Yes. All of the cups and tazze are actually made from a 16th-century recipe that involves sugar and gum tragacanth. It’s basically an Islamic tradition: at the Ottoman court they used to have sugar sculptures that were paraded on special feast days. The Italian traders latched on to this and very soon they were being made all over Europe. They either made a syrup which you could pour into a mould, or they made a paste with a gum, which is what we’ve done; it makes a modelling paste which is incredibly fine – finer than porcelain.

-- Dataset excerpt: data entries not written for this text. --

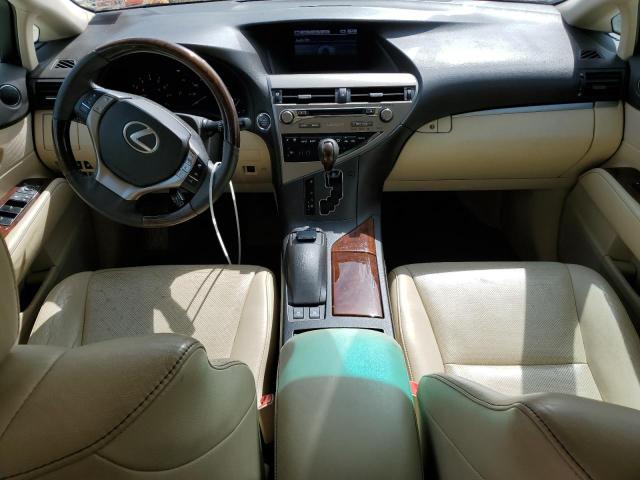 Photo 8 from auction – 2013 LEXUS RX 350 BAS with VIN 2T2BK1BA0DC200558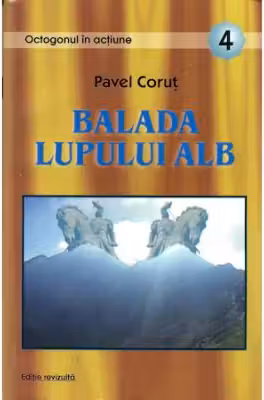 Balada lupului alb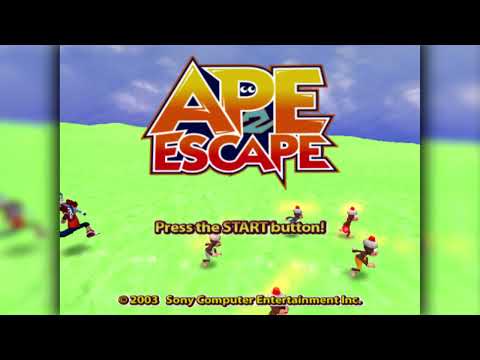 The Best of Retro VGM #2698 - Ape Escape 2 (PS2) - Breezy Village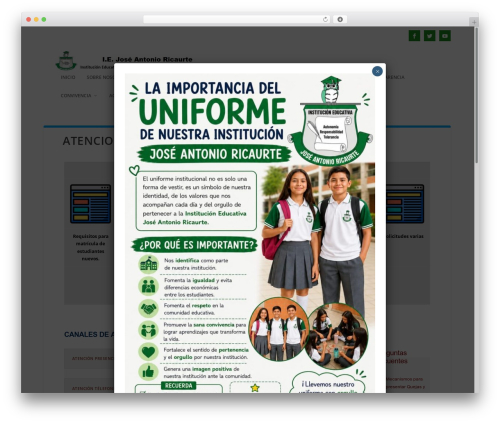 Advanced Page Visit Counter – Advanced WordPress Visit Counter (advanced-page-visit-counter) free WordPress plugin - joseantonioricaurte.com Advanced Page Visit Counter – Advanced WordPress Visit Counter (advanced-page-visit-counter) free WordPress plugin - joseantonioricaurte.com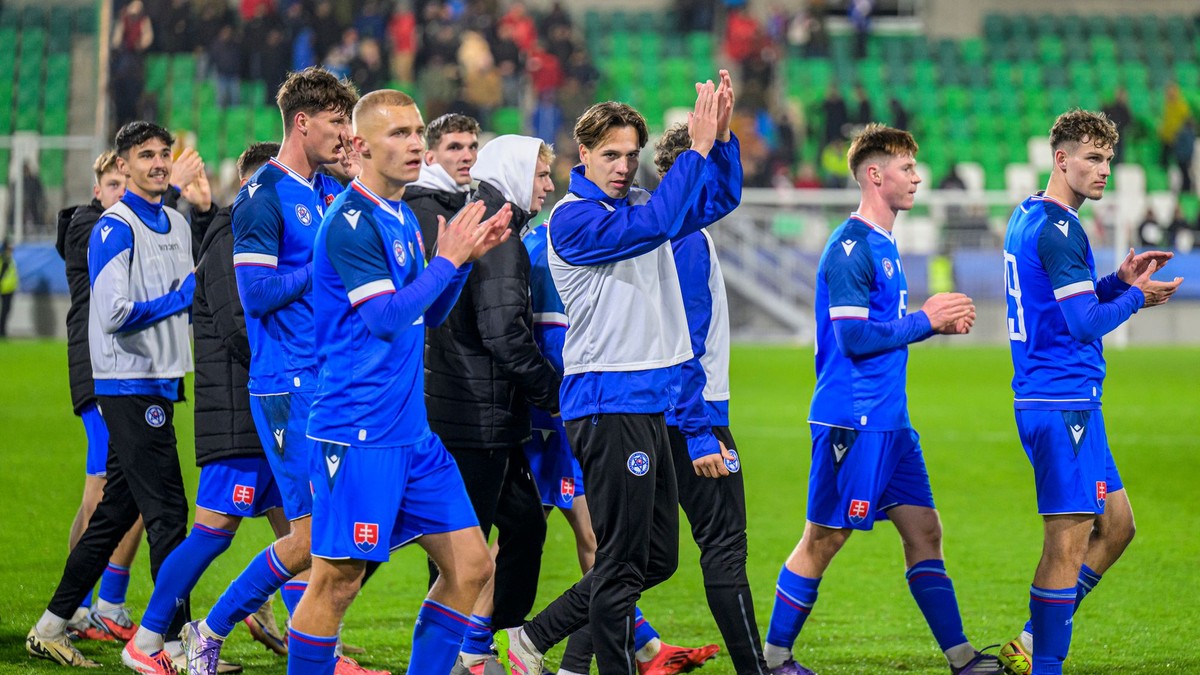 Majstri Európy sa vracajú na Slovensko. Mladíci nechcú v súboji o prvenstvo nechať nič na náhodu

Did you use specific sources?
There are a lot of different sources. The recipe for sugar paste, or pasta di zucchero, comes from a book, The Secrets of Alexis of Piedmont, which was written by a Renaissance scholar called Girolamo Ruscelli. It explains that you can make plates and platters and cups and drinking vessels from it, and then eat them at the end of the meal – a kind of joke. Ours is very much an English setting – Ruscelli’s book was translated into English and published in London in the 1590s, and lots of other books followed that tell you how to make silly things like sugar playing cards, and little fake walnuts. Some of the tableware is imitation Chinese export porcelain, something called kraak, which was really popular, and we’ve painted it to resemble that porcelain.
The centrepiece of your sugar banquet is based on a banqueting house at Melford Hall in Suffolk. Why did you choose that particular building?

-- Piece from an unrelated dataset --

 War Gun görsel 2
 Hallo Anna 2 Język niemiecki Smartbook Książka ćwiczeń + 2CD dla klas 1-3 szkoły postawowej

There are no images of any of these [English] centrepieces, which were often architectural features. They’re sometimes described very briefly – for instance, Henry VIII had one of a dungeon on a lake with swans. They were often towers, so we took a tower that was actually used as a banqueting house, so that what was going on inside relates to our table.

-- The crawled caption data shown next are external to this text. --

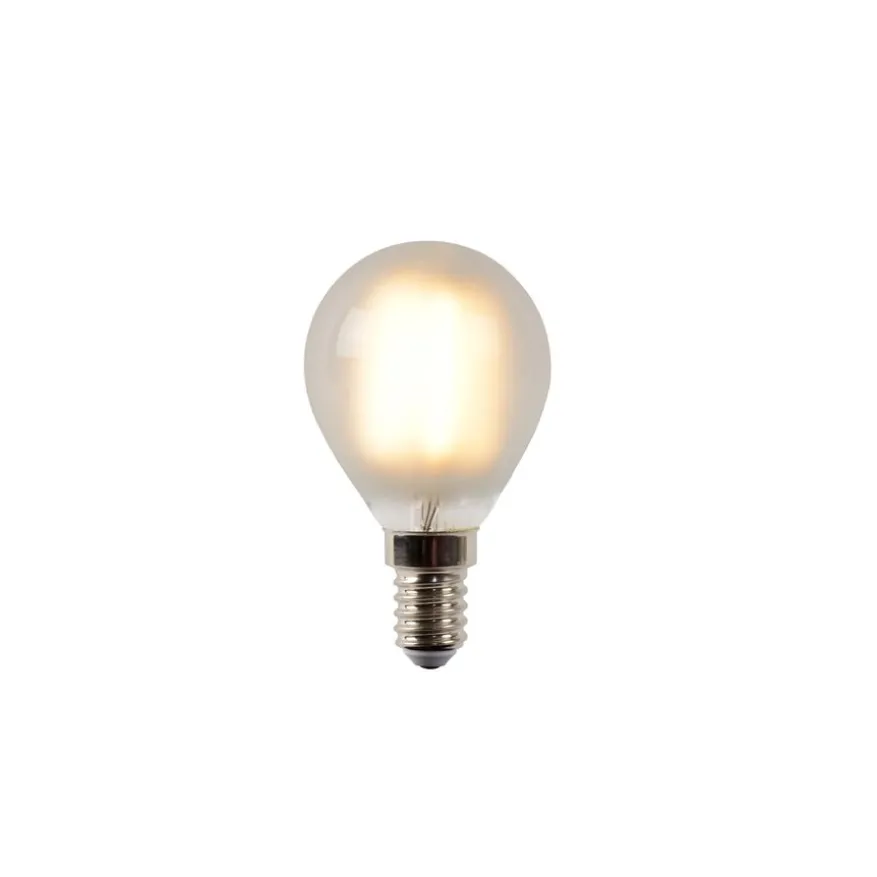 Lucide Lichtbron P45 Wit - E14 - Ø 4,5 cm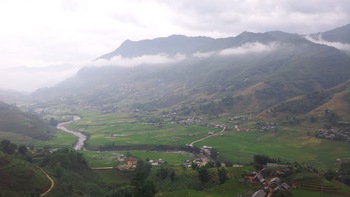 Chuyện lý thú nơi làng “homestay” ở Sa Pa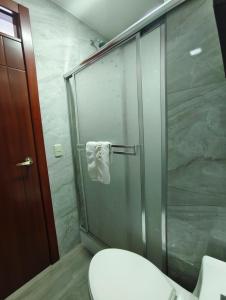 Hotel GM zamora Balcony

There’s a wonderful ‘portrait’ of a pineapple in the exhibition, painted by Theodorus Netscher in 1720 for Sir Matthew Decker, in celebration of the first pineapple grown from scratch on English soil. What is the significance of the fruit in this exhibition?
The portrait is really quite extraordinary. The Fitzwilliam family were closely related to the Decker family, so that painting has always been in the collection. One of the Deckers’ friends was a Cambridge botanist called Richard Bradley, who wrote a paper about how to grow pineapples in England from observing Decker’s gardener, another Dutchman. Bradley also wrote cookery books; he published the first recipes for pineapple in English. It’s a great Cambridge story.
I’ve lent some objects for the confectioner’s shop window, including a late 18th-century pineapple mould for ice cream. And the sorbetière came from a famous London confectionary business in Berkeley Square called the Pot and Pineapple, started in 1757 by an Italian called Domenico Negri. The pineapple became the symbol of the confectionary shops; a lot of them had a model one over the door, and an image of a pineapple on their trade cards. When Negri went back to Turin in the 1780s, his wife passed the business on to one of her nephews and it became known as Gunter’s; it was still around in the 1950s, when Elizabeth David would go there as a child. She said it made the best ices in London.
‘Feast & Fast: The Art of Food in Europe, 1500–1800’ is at the Fitzwilliam Museum, Cambridge, until 26 April 2020.